El 5 de febrero Io me llevó a cenar a un restaurante justo encima de la esquina donde nos habíamos despedido nuestra primera noche. Entre plato y plato, sacó una cajita con un anillo y me preguntó que si me quería casar con él, aunque ya sabía la respuesta. Le había dicho que sí algunas semanas antes, en una taberna de Rascafría, con un palillo de madera convertido en anillo triangular, justo después de visitar un escenario de bodas. Habíamos empezado a organizar ese momento antes de proposiciones y anillos porque el romanticismo no está reñido con el pragmatismo. Al día siguiente cumplí 30 años y lo celebré en el Café Belén, entre mesas de mármol cubiertas de bocadillos de Rodilla. En mitad de la noche anunciamos a tarta y platillo que nos casábamos, porque el amor a veces necesita testigos que lo hagan inolvidable. Febrero terminó con un viaje a Logroño con Joaquín, Isa y Nimo. Nos bebimos todo el Rioja de la calle Laurel, fuimos a un karaoke de mala fama y dormimos en una casa de los años 70 con un bizcocho solitario en la cocina. Nos curamos la resaca con una cata de vinos, nos perdimos en carreteras secundarias en las que vimos faros y paramos a tocar la única nieve que ví en todo el año.

En marzo varios jefes de Estado decidieron cerrar las fronteras de Europa a los refugiados y devolverlos a un supuesto país seguro, Turquía. En los campamentos de Calais o de Idomeni los hombres se peleaban por un trozo de madera para calentarse o se cosían la boca en señal de desesperación. Pero aquellos que no tienen nada que perder siguen cruzando países enteros para llegar a la tierra prometida que nunca cumple sus promesas. 5.000 personas han muerto ahogadas en el Mediterráneo. Hay que sumar los cuerpos en el fondo del mar. La guerra siria cumplió cinco años, pero los que tienen capacidad para cambiar las cosas jugaron, de nuevo, la carta de la indiferencia. Tengo la sensación de que los resortes de la indignación se activan por motivos cada vez más peregrinos pero en verbalizar nuestro inconformismo de escaparate acaba todo.
 
Viñeta de Hani Abbas
En abril vimos florecer los primeros cerezos del Valle del Jerte y visitamos Granadilla, un pueblo abandonado por la construcción de un embalse que nunca se levantó. Las casas de colores, vacías, como un parque de atracciones en miniatura, despuntaban en mitad de un paisaje verde y mojado que no esperábamos en Extremadura.  

En mayo el enésimo ERE de El Mundo nos llevó a la huelga y a cerrar por primera vez la edición impresa. Durante un día volvimos a creer en el poder de la acción colectiva. Pero los periodistas somos tan nostálgicos que el presente siempre nos pilla dormidos. Mientras seguíamos enzarzados en el debate entre el periodismo gratis y el de pago, entre papel e internet, nos alcanzó otra guerra, la que se libra entre la verdad y la manipulación, en la que la emoción se impone a los hechos. Una batalla en la que el público desconfía de los medios  y sólo quiere leer contenidos que le reafirmen en sus opiniones.

□ □ □

- EJERCICIO 1:
Di si cada afirmación concuerda con el artículo. Responde sí o no y cita literalmente las palabras del artículo que lo deciden: (a) Los 30 años se celebraron en el Café Belén. (b) El viaje a Logroño fue en marzo. (c) La huelga llevó a cerrar por primera vez la edición impresa.
- EJERCICIO 2:
Según el artículo, ¿qué se vio florecer en abril?

- SECCIÓN DE DATOS:
□ □ □

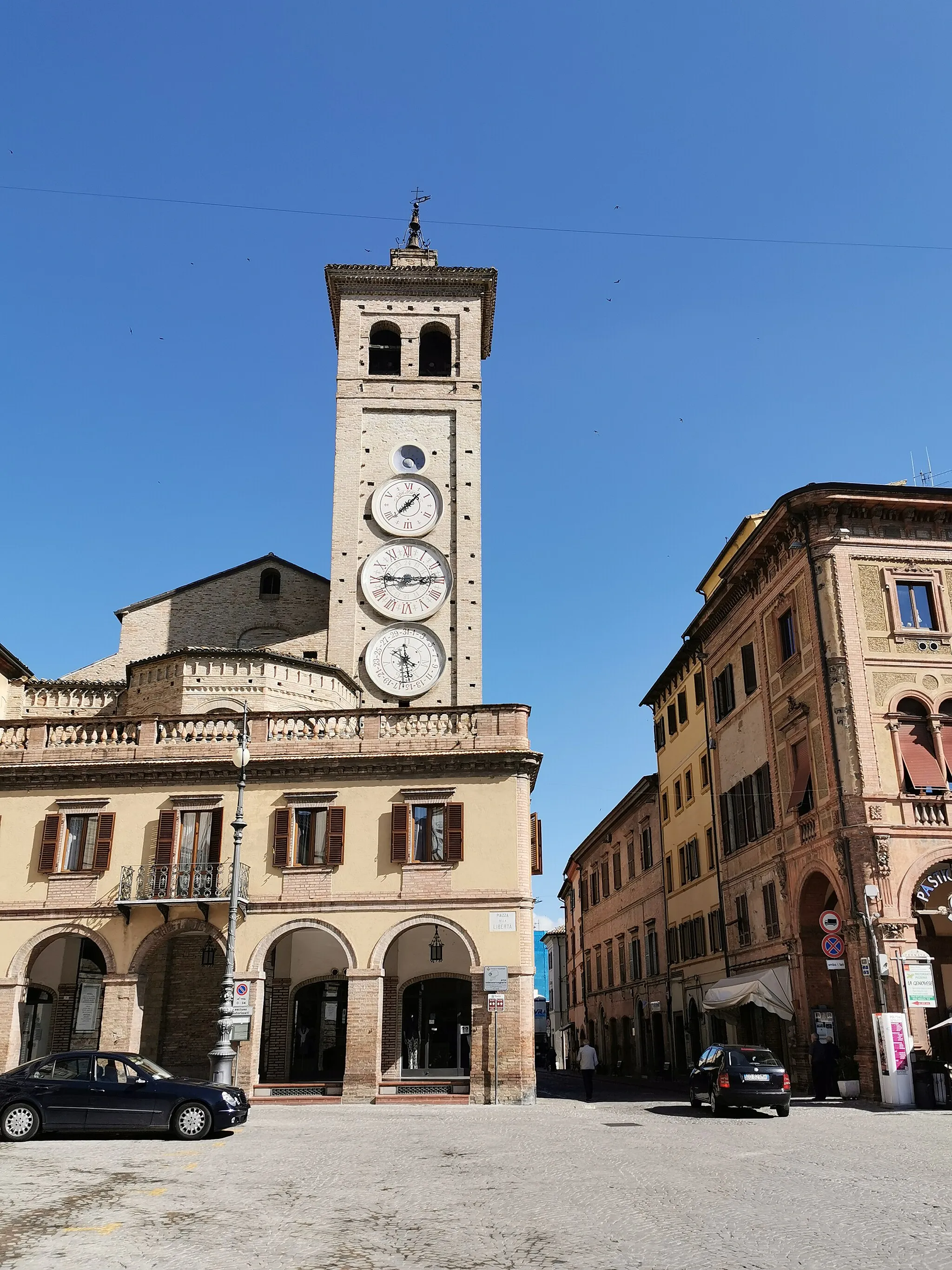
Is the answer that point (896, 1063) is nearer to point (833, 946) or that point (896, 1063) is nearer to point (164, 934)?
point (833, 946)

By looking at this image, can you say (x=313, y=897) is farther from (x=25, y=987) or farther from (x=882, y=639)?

□ □ □

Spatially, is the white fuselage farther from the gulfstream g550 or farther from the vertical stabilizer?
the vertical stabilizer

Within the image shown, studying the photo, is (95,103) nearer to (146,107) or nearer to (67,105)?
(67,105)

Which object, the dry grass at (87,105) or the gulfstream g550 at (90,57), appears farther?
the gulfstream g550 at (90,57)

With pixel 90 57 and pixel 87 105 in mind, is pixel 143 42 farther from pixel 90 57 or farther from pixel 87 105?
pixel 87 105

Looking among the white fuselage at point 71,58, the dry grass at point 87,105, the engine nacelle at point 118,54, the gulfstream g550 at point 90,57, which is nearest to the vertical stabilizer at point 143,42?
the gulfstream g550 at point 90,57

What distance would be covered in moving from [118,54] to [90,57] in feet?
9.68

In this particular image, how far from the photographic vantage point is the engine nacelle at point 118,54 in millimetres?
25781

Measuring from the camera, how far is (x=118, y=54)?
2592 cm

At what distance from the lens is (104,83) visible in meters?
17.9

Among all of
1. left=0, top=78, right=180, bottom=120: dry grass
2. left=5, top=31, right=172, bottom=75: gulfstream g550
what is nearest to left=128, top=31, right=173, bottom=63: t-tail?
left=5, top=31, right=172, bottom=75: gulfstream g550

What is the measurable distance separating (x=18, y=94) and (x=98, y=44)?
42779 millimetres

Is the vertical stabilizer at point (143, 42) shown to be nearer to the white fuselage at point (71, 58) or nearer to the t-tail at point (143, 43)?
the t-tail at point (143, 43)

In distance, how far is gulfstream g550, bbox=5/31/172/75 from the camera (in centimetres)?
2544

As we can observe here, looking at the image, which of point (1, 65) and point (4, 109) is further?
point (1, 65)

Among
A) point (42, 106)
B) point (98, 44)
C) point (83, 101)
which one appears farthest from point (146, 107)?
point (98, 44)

□ □ □

- RESPUESTA CORRECTA 1:
(a) Sí: "Al día siguiente cumplí 30 años y lo celebré en el Café Belén".
(b) No: "Febrero terminó con un viaje a Logroño con Joaquín, Isa y Nimo".
(c) Sí: "nos llevó a la huelga y a cerrar por primera vez la edición impresa".

- RESPUESTA CORRECTA 2:
Los primeros cerezos del Valle del Jerte.